Look over the entries that follow and work out how many lines contain "Zealand". State the number only.

Dataset entries:

§

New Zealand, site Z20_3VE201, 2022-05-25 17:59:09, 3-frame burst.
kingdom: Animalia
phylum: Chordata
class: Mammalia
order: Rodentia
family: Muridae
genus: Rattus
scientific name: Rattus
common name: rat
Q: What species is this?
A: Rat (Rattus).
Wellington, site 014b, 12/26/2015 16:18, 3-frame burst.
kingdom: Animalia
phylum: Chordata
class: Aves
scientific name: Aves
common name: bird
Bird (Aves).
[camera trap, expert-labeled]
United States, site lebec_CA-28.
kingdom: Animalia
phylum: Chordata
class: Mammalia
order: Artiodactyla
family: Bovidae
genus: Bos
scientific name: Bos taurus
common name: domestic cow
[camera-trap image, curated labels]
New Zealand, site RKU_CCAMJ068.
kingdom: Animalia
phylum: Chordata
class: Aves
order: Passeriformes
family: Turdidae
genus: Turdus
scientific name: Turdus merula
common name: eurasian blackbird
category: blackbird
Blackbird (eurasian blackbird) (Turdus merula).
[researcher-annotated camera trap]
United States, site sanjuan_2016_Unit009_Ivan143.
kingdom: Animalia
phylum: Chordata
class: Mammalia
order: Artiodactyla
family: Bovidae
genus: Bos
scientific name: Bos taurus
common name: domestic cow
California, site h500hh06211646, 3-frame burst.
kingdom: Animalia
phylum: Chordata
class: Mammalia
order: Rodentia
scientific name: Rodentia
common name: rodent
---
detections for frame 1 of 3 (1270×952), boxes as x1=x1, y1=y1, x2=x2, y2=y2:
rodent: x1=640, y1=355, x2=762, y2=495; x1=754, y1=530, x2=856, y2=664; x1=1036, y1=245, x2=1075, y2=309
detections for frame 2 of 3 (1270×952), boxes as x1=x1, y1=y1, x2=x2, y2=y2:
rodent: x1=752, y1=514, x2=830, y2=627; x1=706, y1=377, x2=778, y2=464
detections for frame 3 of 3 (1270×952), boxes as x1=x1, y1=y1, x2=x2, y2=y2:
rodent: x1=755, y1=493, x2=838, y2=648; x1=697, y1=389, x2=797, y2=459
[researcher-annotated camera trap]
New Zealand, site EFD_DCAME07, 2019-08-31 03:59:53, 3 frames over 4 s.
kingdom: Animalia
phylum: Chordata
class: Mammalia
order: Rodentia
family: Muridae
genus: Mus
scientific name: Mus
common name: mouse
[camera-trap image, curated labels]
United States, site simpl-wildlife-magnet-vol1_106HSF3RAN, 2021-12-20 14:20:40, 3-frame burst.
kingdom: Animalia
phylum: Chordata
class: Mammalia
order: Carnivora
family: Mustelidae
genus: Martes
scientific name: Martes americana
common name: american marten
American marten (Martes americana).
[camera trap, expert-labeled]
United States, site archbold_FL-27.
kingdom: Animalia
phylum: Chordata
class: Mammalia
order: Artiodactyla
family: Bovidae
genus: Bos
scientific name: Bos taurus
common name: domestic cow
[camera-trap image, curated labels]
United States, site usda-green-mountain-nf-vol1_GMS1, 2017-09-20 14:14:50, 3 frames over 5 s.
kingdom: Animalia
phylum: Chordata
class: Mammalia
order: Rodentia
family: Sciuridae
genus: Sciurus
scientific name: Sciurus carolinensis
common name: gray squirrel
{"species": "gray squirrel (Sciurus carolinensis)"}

§

→ **RESULT FOR THIS TASK**
3